Write out, word for word, the part of the host congestion text below that runs from "We primarily focus" up to and including "near-zero drop rates.".

SELECTED EXCERPT
########

Note that, if memory protection is not enabled, no address translation is needed as the descriptor provides the physical memory address for the NIC to DMA the packet.

# **3 HOST CONGESTION**

We now characterize host congestion. We use the following testbed: our machines have Intel Skylake CPUs, 2 NUMA nodes each with 28 cores, 100Gbps NICs, PCIe 3.0 x16 lanes per NIC, 128 size IOTLB per IOMMU, and a theoretical maximum memory bus bandwidth of 115.2GBps per NUMA node (6 DDR4 channels per NUMA node with maximum data rate of 2400MT/s per channel). We extract a minimalistic workload from our production cluster that leads to host congestion: 40 sender machines and one receiver machine exchange traffic using SNAP [22] network stack with Swift [15] congestion control (CC) protocol. The receiver machine runs one or more threads, each on a dedicated core in the same NUMA node as the NIC; each receiver thread issues 16KB remote reads using one connection per sender.

We primarily focus on application-level throughput (payload bytes received per unit time) and packet drop rate (ratio of the number of packets dropped and the number of packets transmitted). Drop rate serves as a proxy for violation of isolation properties—all applications use a shared NIC buffer where drops end up occuring. For our cluster, when using 4K MTUs, the throughput is upper bounded by ~92Gbps due to protocol header overheads. To demonstrate IOTLB contention, we measure IOTLB misses per packet. To demonstrate memory bandwidth contention, we measure total memory bandwidth across all memory channels connected to the NIC-local NUMA node. Ideally, we want to achieve maximum throughput with near-zero drop rates.

# 3.1 IOMMU induced host congestion

**Intuition.** Almost all modern hosts enable memory protection using an input/output memory management unit (IOMMU) [19, 29]—for every DMA request initiated by the NIC, IOMMU translates the NIC-visible virtual address to host physical address using a page table that primarily resides in memory; these address translations are sped up

using a special translation lookaside buffer (IOTLB) cache. An IOTLB miss requires a page table walk using one or more memory accesses, resulting in larger per-DMA latency. For instance, an IOTLB hit typically takes a few nanoseconds of latency; a miss, however, can trigger one or more memory accesses (depending on what page entry level was already cached in IOTLB) [5, 19], thus incurring additional latency of few hundreds of nanoseconds to up to a microsecond [25]. Given that NIC can have only a small number of fixed-size DMA transactions in flight, the increase in per-DMA latency directly impacts the rate at which NIC can transfer data to memory (as we discuss below, this follows immediately from Little's Law [18]). Since PCIe is only nominally faster than the line rate for 100Gbps NICs (using PCIe 3.0 with a maximum 128Gbps theoretical capacity, the achievable PCIe goodput is only ~110Gbps due to the PCIe transaction and link layer header overheads [25]), such reduced PCIe transfer rates result in NIC queue build up and eventual packet drops.

########

DATASET CONTENT

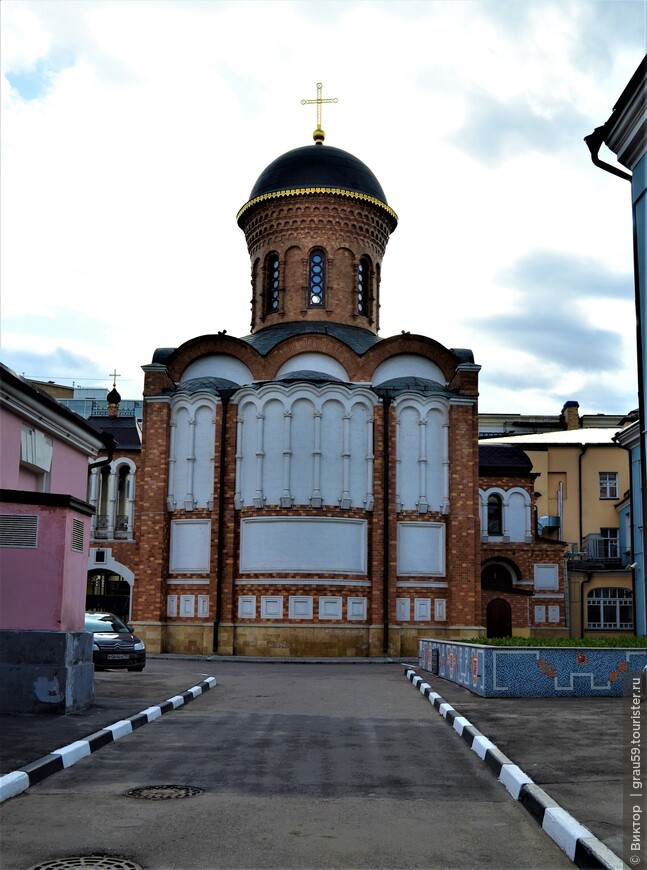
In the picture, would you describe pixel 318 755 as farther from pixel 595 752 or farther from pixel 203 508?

########

RESULT OF THIS EXERCISE
We primarily focus on application-level throughput (payload bytes received per unit time) and packet drop rate (ratio of the number of packets dropped and the number of packets transmitted). Drop rate serves as a proxy for violation of isolation properties—all applications use a shared NIC buffer where drops end up occuring. For our cluster, when using 4K MTUs, the throughput is upper bounded by ~92Gbps due to protocol header overheads. To demonstrate IOTLB contention, we measure IOTLB misses per packet. To demonstrate memory bandwidth contention, we measure total memory bandwidth across all memory channels connected to the NIC-local NUMA node. Ideally, we want to achieve maximum throughput with near-zero drop rates.